Middle East crisis triggers global market turmoil, Chinese assets become the new "safe haven"

Ask AI · Why Can Chinese Assets Stay Stable Against the Odds Amid the Middle East Crisis?

Since this year, as the U.S. and Israel have carried out sustained attacks on Iran, rising international geopolitical risks have also put global markets under pressure, with turmoil continuing across stock markets, gold, and bond markets. Against this backdrop, China’s market is becoming the “anchor point” for global investment markets, and RMB-denominated assets are emerging as the new “safe haven.”

In a report by the Daily Economic News, over the past month, not only have China’s government bond yields remained stable, but the RMB has appreciated against the trend. In the foreign exchange market, the RMB has also shown strong resilience. Over the one-month period up to April 3, the U.S. Dollar Index strengthened in phases, while currencies in developed economies such as the euro, Canadian dollar, Swiss franc, Japanese yen, and South Korean won were generally under pressure. The RMB became the only major currency that appreciated against the U.S. dollar; as of 7:00 p.m. on April 3, it was 1 U.S. dollar to 6.8842 RMB.

The report says that data from the website of the Cross-Border Interbank Payment System Co., Ltd. show that in March this year, the RMB Cross-Border Interbank Payment System (CIPS) handled transaction value at a peak level over the past 12 months. Daily average transaction size reached 920.5 billion yuan, with 35.74 thousand transactions, up sharply from 619.7 billion yuan and 25.93 thousand transactions in February. On April 2 alone, transaction value further rose to 1.22 trillion yuan, and the number of transactions also reached nearly 42 thousand.

According to a report by Caixin Securities, the allocation value of RMB bonds has been accelerating in visibility as global capital patterns are reshaped. On March 31, the International Capital Market Association (ICMA) successfully held its 2026 China Debt Capital Markets Annual Conference. At the meeting, multiple heavyweight guests said that as the global economy is undergoing profound adjustments and external uncertainties are gradually rising, RMB bond yields are stable, credit quality is high, volatility is less correlated with traditional markets, and RMB bonds are becoming a must-have option for global asset allocation.

Recently, Deutsche Bank successfully priced and issued 5.5 billion yuan in multi-tenor Panda bonds in China’s interbank bond market. This issuance is the first Panda bond issued in 2026 by EU financial institutions, and it also sets a new record for the highest single-issuance amount of Panda bonds by a foreign bank.

Zhu Tong, General Manager of Deutsche Bank China, said in an interview with a reporter from Shanghai Securities News that the RMB bond market has demonstrated good stability amid volatility in global markets. Although external geopolitical risks rose during the issuance period, the market generally believed that the RMB bond market was affected relatively less, the issuance was able to proceed as planned, and it received active subscription from investors.

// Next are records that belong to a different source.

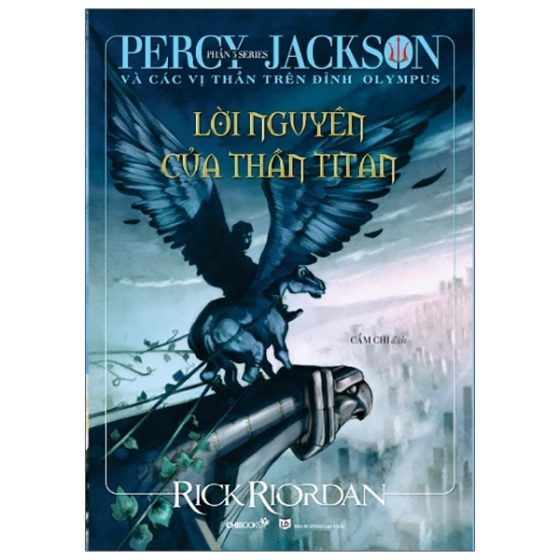 Percy Jackson Và Các Vị Thần Trên Đỉnh Olympus - Phần 3: Lời Nguyền Của Thần Titan PDF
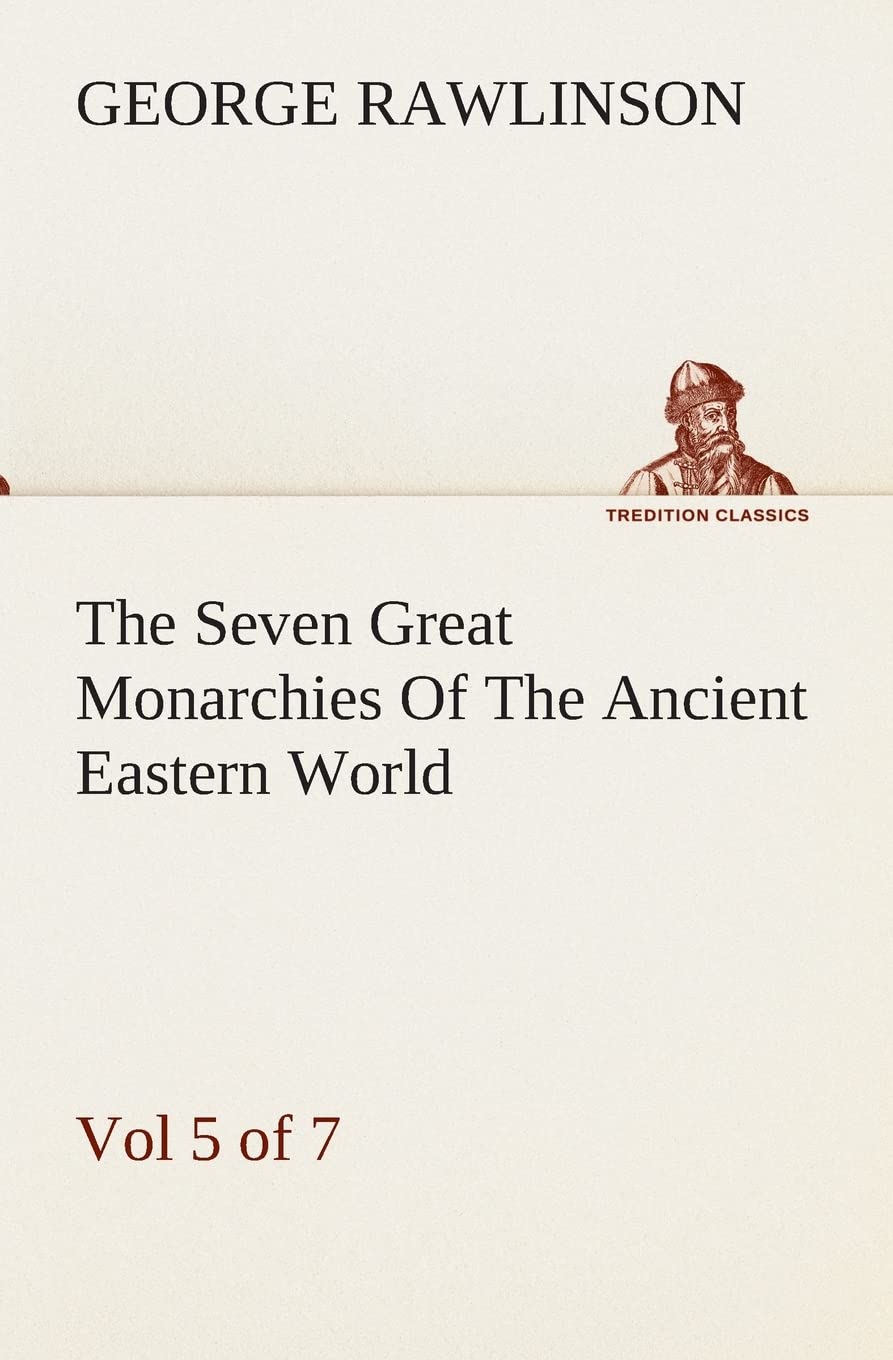 The Seven Great Monarchies Of The Ancient Eastern World, Vol 5. (of 7): Persia The History, Geography, And Antiquities Of Chalda,Used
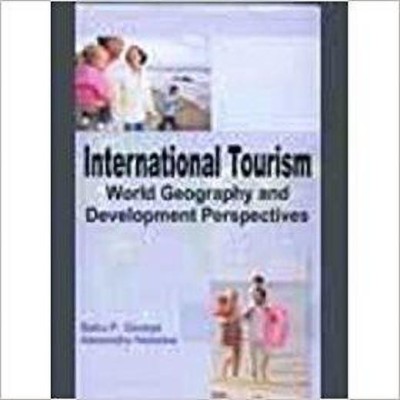 Interntional Tourism(English, Hardcover, George Babu P.)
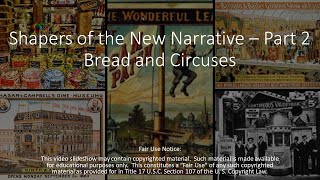 Shapers of the New Narrative  Part 2 Bread and Circuses [upl. by Irrehs]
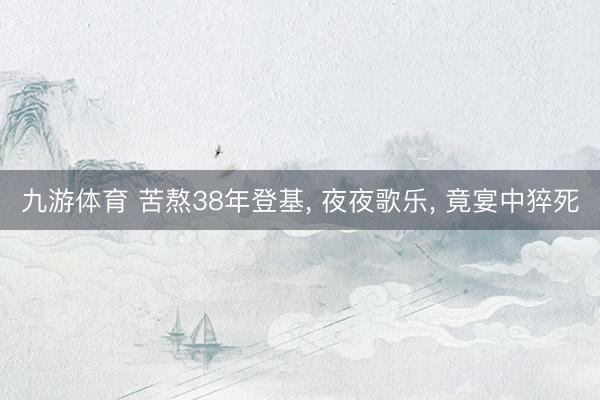 九游体育 苦熬38年登基， 夜夜歌乐， 竟宴中猝死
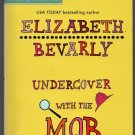 Undercover With the Mob by Elizabeth Bevarly Harlequin Flipside Book 25 0373441991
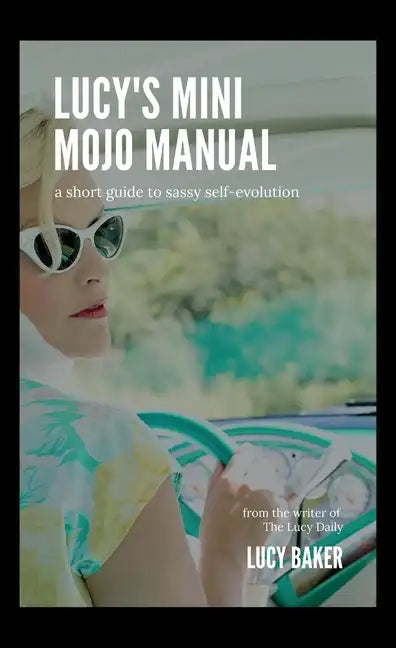 Lucy's Mini Mojo Manual: A Short Guide to Sassy Self-Evolution - Paperback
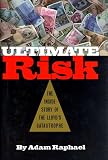 Raphael, Adam: Ultimate Risk: The Inside Story of the Lloyd's Catastrophe Raphael, Adam: Ultimate Risk: The Inside Story of the Lloyd's Catastrophe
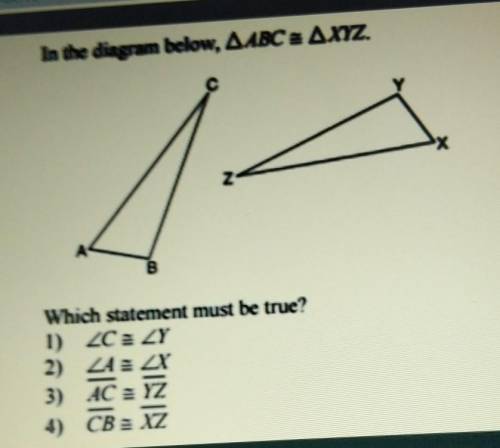 Х In the diagram below, AABC = AXYZ. Y X Z B Which statement must be true? 1) ACE ZY 2) ZA= X 3) AC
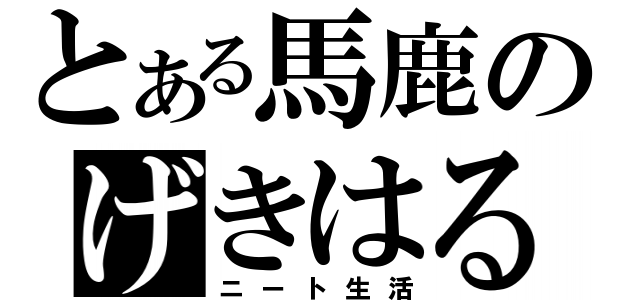 とある馬鹿のげきはる（ニート生活）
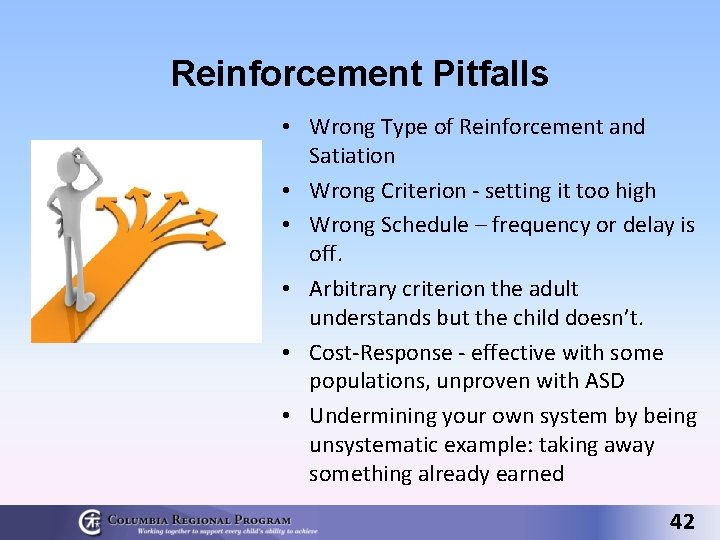 Reinforcement Pitfalls • Wrong Type of Reinforcement and Satiation • Wrong Criterion - setting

RMB assets have clearly become the new “safe haven” amid the Middle East crisis, and this phenomenon has attracted attention from multiple institutions. Bryan Pascoe, CEO of the International Capital Market Association, said that China is a very important market across the entire international debt capital markets and plays an important role in global capital flows and market development. Currently, China’s share in the global debt market is still relatively low, and it has huge potential for growth in the future.

Zhao Junjie, CEO of Swiss asset manager Pictet Asset Management Asia (excluding Japan) and equity partner of the Pictet Group, said in an interview with Xinhua Finance that “in a global environment of high inflation, China is able to maintain a relatively low inflation level, ensuring the relative stability of its bond yields amid market volatility. Combined with the steady progress of RMB internationalization and the macro environment of a weaker U.S. dollar that benefits emerging market currencies, we are, in the long run, bullish on the RMB bond market.”

Goldman Sachs released a research report stating that China’s situation under the shock from the current Middle East conflict is stronger than that of most economies. Its overall dependence on imported energy is far lower; in total energy consumption, more than half comes from coal, and almost all coal is produced domestically in China. In addition, China’s high level of oil inventories and measures that limit the transmission of domestic fuel prices reduce the sensitivity of China’s economy to oil prices.

An East Securities macro and strategic research team pointed out that in recent years, global international relations and domestic policy measures have become the main variables affecting macroeconomic conditions and asset pricing. In the context of increasing uncertainty in the external environment, China’s development advantages and development path are clearer, which will further support a reassessment of the value of China’s assets.

The team believes that although the international political environment will remain complex in the future, factors favorable to China will increase. The development of China’s economy, society, industries, and its scientific and technological strength will make China become the true “anchor point” in the global investment market. Combined with the standout stability, continuity, pragmatic targeted approach, and forward-looking planning of its policies, this will fundamentally support the unique value of China’s assets and China’s stock market.